I have read so many times the things written on the wall, that I know them by heart. I think that as long as the door does not open, it is a good sign. “No news, good news”, right?…

After some time I realize I cannot stay like that, not knowing anything. I ring the bell at the ICU door, a nurse comes out and she tells me that my father is there, under observation. I cannot read anything on the woman’s face to be able to understand how serious the situation is. I tell her that I would call my mother there too, thinking about the worst. She tells me I should call her, although this was not what I was hoping to hear. Then she goes away to see to her job and I am left alone again in the almost empty hallway.

I call my mother and tell her to take a cab and come to the hospital. And I go on walking, while she sits on the hospital chair between two pills taken with some leftover water in a bottle. I cannot decide to go to my car and take the charger for my phone for fear that I might miss the piece of news… I go like a crazy to the snacks machine and back, then to the Emergency Room door, to the entrance, reading again and again what is written on each and every door. I have done this trail I have no idea how many times already…

The nurse I had talked to earlier comes out and, empathizing with us, she takes us to the ward where my father is, next to other people in a very serious state, connected to various machines. We are not allowed to stay. My mother talks to him, she caresses him, I………… (I cannot tell about this). We get out for fear that we can worsen his state. I am happy that we saw him.

The cleaning ladies, the nurses, the doctors working in the morning shift start coming. And some patients. And some relatives. And I keep walking, this time with a lot of images in my mind. The ICU door opens and closes, but no news for us.

The hallways of the hospital are full. It is ten in the morning. I have been walking around since three o’clock…

I stop when someone comes out and calls: “Mladin”. We are told that my father is better. He was even placed in a wheelchair to be able to eat. My God!!! My mother is so happy, that she thanks God aloud, in tears. I feel that the fatigue, the stress and the worries of the last hours have disappeared in the wink of an eye!!!

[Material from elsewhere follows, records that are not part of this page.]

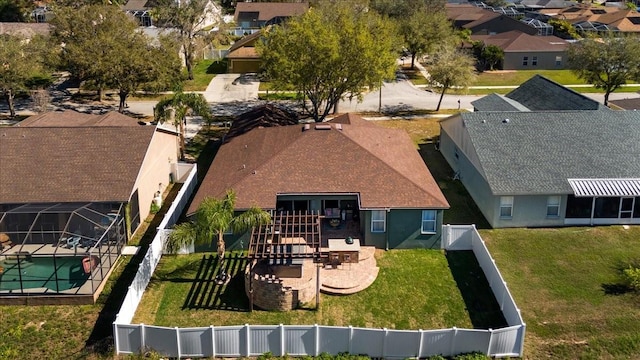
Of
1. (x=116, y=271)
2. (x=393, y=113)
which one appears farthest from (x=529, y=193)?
(x=393, y=113)

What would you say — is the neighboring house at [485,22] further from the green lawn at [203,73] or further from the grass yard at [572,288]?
the grass yard at [572,288]

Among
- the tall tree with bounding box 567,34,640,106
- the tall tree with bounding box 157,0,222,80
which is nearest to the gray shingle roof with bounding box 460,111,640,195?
the tall tree with bounding box 567,34,640,106

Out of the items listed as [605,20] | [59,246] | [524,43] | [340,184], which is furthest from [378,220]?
[605,20]

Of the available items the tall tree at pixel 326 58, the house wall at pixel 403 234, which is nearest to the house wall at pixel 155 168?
the tall tree at pixel 326 58

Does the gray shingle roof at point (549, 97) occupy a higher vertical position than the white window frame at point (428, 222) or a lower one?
higher

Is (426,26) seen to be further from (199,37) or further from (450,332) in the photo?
(450,332)
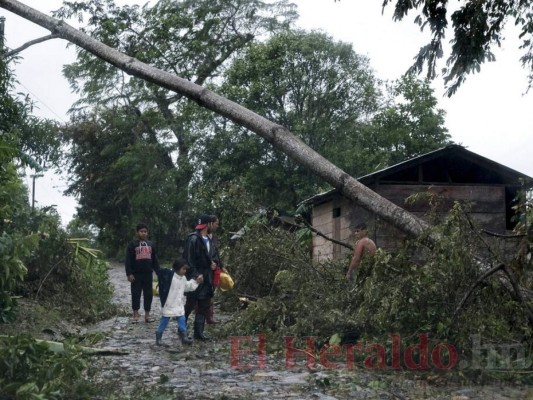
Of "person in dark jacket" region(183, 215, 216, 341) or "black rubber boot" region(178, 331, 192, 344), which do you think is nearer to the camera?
"black rubber boot" region(178, 331, 192, 344)

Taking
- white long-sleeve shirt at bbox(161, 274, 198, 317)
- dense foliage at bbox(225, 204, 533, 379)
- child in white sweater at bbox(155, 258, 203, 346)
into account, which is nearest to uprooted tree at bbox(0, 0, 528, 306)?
dense foliage at bbox(225, 204, 533, 379)

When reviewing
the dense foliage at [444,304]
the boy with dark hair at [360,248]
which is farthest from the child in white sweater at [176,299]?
the boy with dark hair at [360,248]

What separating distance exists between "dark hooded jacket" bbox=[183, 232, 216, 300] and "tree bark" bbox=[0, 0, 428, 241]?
2.07 meters

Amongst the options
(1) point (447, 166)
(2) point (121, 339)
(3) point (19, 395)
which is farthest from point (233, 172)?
(3) point (19, 395)

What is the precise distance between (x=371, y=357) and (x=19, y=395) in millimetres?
4359

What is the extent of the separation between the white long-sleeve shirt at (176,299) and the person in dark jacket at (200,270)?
0.36 m

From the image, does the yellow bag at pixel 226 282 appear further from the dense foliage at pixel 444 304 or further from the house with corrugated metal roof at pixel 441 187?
the house with corrugated metal roof at pixel 441 187

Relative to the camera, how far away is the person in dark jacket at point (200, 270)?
12180 mm

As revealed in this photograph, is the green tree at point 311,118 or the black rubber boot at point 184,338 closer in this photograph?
the black rubber boot at point 184,338

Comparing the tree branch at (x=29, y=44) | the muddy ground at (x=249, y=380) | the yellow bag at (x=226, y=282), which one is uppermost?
the tree branch at (x=29, y=44)

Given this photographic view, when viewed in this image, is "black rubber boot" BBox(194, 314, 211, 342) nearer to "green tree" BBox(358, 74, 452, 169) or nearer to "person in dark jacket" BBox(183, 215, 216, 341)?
"person in dark jacket" BBox(183, 215, 216, 341)

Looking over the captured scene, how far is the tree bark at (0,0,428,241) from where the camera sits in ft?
32.7

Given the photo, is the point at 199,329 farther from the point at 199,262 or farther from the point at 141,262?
the point at 141,262

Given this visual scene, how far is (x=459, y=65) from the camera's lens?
8938mm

But, in another blink of an eye, I go from ecstasy to agony. Not even a minute after the great news, I am called (just me) to a room and the voice of a doctor simply crushes me: “it was a confusion”.  What?!?!? My God, how is this even possible??? My heart beats so hard that I get the impression that I will any moment spit it out!!!

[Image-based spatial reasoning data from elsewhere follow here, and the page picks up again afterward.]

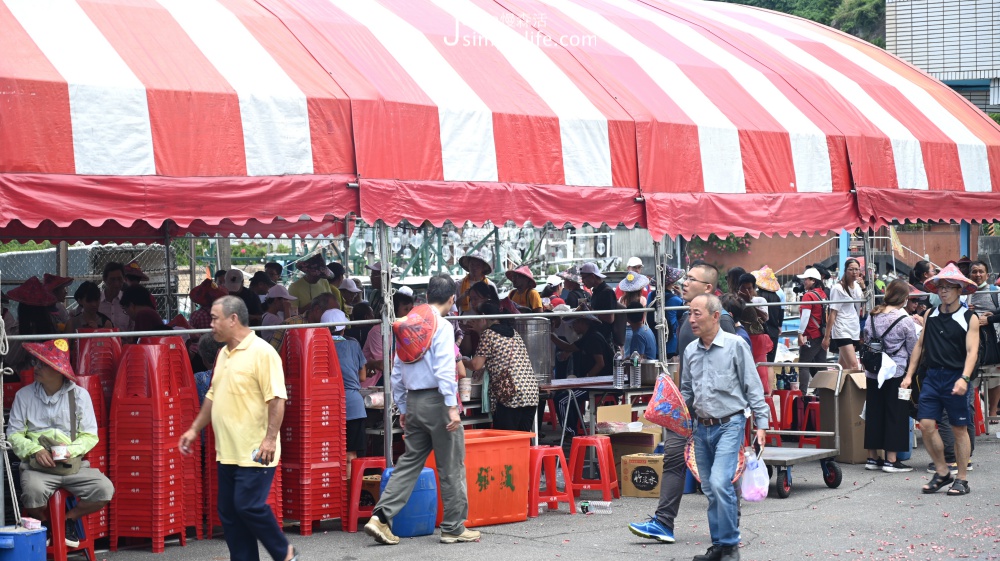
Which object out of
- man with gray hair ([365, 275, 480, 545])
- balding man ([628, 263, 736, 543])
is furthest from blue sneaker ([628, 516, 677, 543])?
man with gray hair ([365, 275, 480, 545])

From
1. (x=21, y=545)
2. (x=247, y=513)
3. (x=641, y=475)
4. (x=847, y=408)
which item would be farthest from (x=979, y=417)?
(x=21, y=545)

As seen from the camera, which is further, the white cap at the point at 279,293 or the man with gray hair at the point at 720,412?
the white cap at the point at 279,293

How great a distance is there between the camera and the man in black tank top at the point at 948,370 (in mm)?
10016

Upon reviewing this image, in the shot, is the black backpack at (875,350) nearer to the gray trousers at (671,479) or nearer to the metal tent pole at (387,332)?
the gray trousers at (671,479)

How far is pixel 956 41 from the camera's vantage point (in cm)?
2680

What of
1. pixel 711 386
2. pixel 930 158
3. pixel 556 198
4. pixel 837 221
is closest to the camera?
pixel 711 386

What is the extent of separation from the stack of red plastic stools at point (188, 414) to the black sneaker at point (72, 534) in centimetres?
85

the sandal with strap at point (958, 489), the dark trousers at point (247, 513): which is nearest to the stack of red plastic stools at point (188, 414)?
the dark trousers at point (247, 513)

He tells me in private, as elegant as possible, that they were talking about a different patient… The person who told us made a mistake. This is a mistake that I have to explain to my mother together with the news that my father is in critical state! He was in cardiac arrest and he was being resuscitated.

And the pain starts… I feel it in my stomach, in my brains, in my feet, heart and eyes… And I fight to make all the dark thoughts go away. I hope, with every door that opens, with every encouragement message from a friend, with every doctor who comes out, with every thought I hope that my father is strong!